Extracted data entries
##############################

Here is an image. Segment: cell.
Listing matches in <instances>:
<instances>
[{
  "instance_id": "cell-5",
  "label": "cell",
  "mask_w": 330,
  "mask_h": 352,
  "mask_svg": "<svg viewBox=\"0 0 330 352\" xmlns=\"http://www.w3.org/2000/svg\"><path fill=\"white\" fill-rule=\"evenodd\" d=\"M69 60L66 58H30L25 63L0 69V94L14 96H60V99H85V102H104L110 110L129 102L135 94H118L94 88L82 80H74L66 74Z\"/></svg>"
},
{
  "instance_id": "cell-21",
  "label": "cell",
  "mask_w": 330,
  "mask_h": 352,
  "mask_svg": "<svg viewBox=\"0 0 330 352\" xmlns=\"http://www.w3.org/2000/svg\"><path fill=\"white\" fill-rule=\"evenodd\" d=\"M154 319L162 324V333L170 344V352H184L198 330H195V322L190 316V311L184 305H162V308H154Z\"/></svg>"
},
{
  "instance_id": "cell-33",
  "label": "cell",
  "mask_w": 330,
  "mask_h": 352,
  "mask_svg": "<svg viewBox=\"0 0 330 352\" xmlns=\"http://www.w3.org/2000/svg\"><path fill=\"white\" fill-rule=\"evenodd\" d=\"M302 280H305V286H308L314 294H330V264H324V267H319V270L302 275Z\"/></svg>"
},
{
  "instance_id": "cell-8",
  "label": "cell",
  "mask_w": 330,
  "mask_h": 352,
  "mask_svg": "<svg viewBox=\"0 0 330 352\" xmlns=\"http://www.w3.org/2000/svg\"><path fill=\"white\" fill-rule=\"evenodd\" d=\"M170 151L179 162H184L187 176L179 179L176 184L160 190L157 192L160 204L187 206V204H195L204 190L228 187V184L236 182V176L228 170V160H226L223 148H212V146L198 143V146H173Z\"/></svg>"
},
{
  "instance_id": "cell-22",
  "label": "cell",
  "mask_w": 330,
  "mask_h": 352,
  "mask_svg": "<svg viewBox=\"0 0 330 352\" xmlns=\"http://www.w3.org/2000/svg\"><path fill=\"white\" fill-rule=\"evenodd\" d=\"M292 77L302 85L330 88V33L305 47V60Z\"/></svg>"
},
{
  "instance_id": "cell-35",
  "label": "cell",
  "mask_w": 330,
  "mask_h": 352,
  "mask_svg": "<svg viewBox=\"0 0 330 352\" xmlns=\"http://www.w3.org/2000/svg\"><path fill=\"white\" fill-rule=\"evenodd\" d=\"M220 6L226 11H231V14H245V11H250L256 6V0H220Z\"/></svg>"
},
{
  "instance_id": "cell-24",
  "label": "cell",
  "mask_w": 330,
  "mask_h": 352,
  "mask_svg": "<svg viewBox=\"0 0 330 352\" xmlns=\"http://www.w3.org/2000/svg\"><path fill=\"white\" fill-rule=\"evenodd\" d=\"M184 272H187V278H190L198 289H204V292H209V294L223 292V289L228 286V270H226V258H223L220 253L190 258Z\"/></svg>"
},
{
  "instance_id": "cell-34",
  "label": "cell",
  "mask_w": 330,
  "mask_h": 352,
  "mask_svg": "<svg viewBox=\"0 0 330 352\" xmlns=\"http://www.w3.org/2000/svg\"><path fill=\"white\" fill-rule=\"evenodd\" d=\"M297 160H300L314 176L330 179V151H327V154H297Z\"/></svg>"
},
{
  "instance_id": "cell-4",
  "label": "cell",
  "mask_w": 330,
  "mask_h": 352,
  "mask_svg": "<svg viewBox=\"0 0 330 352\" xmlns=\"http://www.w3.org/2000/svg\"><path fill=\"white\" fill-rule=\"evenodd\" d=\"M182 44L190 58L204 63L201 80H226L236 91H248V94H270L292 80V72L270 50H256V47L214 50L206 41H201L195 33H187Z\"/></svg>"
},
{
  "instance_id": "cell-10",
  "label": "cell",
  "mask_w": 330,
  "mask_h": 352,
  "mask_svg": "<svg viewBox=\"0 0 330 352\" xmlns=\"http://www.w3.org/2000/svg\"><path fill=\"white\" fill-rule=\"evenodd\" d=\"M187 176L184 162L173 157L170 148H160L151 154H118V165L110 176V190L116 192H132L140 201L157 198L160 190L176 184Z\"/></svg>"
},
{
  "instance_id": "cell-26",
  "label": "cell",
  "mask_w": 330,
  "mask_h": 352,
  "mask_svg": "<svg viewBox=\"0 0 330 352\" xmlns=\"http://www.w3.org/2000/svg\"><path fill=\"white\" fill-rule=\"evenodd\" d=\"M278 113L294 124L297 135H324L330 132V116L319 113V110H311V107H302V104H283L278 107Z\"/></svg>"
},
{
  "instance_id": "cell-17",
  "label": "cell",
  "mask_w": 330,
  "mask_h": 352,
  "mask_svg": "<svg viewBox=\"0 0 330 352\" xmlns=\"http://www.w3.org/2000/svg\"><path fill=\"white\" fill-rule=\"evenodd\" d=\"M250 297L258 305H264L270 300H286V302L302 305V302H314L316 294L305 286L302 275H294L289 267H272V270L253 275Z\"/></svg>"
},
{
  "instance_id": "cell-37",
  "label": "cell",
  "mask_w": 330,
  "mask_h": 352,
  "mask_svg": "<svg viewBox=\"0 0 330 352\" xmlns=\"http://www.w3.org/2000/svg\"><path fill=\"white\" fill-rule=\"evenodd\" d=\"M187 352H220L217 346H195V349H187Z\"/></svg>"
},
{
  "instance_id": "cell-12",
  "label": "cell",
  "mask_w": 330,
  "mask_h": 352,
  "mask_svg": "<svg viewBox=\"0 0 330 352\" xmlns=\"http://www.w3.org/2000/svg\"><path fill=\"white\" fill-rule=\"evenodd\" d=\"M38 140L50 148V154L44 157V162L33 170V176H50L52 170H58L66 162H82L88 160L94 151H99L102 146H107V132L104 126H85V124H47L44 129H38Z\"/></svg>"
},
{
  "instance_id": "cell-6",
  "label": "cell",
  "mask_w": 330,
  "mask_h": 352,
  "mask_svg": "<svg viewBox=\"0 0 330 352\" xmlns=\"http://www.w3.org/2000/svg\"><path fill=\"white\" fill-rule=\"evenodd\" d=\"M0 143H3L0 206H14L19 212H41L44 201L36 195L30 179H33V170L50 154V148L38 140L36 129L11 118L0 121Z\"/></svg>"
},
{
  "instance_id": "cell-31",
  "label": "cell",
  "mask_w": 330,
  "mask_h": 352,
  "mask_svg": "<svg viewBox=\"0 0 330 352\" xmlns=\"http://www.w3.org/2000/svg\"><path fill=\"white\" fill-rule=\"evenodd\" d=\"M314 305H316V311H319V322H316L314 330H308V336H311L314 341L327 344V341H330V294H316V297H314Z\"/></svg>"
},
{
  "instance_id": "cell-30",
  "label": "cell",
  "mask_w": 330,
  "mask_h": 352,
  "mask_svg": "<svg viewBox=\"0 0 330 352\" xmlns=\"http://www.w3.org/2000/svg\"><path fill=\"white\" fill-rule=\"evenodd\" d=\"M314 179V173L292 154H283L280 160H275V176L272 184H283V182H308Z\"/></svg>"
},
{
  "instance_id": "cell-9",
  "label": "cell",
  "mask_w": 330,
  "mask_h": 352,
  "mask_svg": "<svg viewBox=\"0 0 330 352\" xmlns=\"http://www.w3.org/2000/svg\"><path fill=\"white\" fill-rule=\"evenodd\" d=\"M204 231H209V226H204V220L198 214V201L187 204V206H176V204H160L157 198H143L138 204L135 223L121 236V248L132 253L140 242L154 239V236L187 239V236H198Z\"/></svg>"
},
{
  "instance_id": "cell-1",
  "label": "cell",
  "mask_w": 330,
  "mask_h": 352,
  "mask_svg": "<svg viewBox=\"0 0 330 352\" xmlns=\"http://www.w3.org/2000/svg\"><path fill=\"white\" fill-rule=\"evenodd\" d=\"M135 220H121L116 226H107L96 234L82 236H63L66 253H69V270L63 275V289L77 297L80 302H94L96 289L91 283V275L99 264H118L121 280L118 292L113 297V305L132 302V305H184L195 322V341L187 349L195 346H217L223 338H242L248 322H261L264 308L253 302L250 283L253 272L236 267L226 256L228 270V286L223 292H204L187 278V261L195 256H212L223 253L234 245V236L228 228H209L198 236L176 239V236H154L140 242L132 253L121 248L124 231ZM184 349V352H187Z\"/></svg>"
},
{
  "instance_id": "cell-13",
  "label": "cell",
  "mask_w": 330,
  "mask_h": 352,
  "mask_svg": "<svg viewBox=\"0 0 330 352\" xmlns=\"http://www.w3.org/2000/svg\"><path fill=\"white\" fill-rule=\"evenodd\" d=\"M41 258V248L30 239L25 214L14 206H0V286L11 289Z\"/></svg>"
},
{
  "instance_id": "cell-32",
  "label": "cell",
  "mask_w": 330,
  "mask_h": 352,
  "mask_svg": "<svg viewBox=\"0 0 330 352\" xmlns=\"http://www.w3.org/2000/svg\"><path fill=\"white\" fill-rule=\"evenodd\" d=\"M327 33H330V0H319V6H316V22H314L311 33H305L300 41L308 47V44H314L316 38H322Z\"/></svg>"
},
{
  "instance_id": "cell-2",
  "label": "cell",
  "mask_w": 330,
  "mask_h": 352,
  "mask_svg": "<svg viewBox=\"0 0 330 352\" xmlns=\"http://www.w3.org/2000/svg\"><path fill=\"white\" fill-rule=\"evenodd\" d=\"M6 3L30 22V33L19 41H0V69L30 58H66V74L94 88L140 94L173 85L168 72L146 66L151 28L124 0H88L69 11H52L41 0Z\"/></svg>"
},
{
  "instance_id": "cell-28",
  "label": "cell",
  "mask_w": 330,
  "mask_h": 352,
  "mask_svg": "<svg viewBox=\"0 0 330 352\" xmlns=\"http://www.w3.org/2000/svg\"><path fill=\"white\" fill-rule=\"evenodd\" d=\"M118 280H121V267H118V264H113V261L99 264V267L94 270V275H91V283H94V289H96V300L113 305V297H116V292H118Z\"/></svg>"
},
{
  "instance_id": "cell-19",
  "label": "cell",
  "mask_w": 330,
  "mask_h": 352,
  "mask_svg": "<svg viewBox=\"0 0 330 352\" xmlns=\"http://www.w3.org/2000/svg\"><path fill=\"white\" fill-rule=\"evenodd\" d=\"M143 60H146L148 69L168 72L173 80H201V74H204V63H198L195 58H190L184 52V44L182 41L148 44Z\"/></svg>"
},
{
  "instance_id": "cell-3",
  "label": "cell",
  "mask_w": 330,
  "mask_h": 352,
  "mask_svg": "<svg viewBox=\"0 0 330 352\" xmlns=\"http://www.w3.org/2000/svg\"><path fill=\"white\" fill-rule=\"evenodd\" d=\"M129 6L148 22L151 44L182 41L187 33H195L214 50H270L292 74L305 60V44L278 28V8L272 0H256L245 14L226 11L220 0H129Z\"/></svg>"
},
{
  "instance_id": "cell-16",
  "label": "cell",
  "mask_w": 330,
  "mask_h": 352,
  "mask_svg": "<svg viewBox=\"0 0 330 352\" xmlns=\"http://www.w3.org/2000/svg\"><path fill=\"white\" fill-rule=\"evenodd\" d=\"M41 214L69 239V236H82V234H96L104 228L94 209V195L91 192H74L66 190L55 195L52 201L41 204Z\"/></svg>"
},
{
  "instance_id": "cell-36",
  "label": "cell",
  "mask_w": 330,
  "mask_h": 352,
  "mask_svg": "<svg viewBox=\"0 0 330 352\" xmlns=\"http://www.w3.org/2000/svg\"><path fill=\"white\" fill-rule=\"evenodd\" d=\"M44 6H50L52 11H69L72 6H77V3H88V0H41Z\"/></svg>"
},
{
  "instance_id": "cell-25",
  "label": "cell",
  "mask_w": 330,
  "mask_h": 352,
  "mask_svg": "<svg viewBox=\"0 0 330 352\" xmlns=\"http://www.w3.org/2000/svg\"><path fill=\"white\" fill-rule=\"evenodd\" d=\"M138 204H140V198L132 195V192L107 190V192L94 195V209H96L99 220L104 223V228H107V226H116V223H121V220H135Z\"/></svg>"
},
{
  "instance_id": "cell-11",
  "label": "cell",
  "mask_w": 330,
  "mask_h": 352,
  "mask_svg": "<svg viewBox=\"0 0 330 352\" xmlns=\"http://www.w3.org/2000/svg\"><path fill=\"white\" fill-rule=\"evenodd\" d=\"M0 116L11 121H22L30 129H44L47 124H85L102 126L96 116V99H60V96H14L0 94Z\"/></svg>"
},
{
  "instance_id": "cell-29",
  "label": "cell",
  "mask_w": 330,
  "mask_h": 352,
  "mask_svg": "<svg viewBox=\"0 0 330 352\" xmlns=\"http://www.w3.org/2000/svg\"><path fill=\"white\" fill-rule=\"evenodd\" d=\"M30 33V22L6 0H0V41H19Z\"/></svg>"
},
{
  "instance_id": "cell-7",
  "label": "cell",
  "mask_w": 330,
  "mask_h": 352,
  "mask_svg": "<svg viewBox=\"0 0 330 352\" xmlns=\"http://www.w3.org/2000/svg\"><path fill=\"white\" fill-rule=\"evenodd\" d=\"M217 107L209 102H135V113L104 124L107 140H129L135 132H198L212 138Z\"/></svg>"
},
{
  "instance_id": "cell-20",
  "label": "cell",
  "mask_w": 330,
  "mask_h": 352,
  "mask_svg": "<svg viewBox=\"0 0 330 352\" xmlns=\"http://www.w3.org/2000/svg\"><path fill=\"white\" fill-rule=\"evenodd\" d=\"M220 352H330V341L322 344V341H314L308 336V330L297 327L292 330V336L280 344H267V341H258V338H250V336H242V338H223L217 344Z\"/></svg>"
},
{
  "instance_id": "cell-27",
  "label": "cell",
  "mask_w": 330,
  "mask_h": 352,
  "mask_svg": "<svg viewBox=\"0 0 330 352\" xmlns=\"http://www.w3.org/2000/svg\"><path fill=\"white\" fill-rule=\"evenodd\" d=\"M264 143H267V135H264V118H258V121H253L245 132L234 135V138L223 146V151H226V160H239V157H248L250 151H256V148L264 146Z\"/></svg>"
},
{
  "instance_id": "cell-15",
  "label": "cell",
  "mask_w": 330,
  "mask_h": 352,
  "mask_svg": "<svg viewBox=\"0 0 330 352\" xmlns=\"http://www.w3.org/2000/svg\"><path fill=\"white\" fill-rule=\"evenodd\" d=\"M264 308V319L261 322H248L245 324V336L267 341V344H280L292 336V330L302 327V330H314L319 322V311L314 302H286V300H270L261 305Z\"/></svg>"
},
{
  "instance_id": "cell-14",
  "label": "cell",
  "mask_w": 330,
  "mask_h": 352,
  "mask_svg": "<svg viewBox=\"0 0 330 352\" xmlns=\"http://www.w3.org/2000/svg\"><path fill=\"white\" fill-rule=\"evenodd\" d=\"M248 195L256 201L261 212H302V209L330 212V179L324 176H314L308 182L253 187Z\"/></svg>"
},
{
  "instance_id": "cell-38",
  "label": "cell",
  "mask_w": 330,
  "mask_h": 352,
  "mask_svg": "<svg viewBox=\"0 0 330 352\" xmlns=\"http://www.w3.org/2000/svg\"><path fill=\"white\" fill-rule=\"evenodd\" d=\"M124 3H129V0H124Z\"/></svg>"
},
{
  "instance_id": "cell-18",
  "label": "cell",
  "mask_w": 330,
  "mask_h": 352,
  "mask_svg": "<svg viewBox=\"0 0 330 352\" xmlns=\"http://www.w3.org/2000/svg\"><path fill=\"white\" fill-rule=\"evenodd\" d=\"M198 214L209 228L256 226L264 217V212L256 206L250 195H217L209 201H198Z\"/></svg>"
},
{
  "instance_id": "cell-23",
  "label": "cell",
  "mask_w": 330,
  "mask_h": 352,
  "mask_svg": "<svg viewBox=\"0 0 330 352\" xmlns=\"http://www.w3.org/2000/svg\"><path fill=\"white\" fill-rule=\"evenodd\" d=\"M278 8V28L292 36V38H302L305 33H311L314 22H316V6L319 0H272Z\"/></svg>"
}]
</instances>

##############################

→ Exercise prompt:
Report every line in the listing above that contains the string "instances". Count only matches with the same uppercase and lowercase letters.

→ Result below:
Listing matches in <instances>:
<instances>
</instances>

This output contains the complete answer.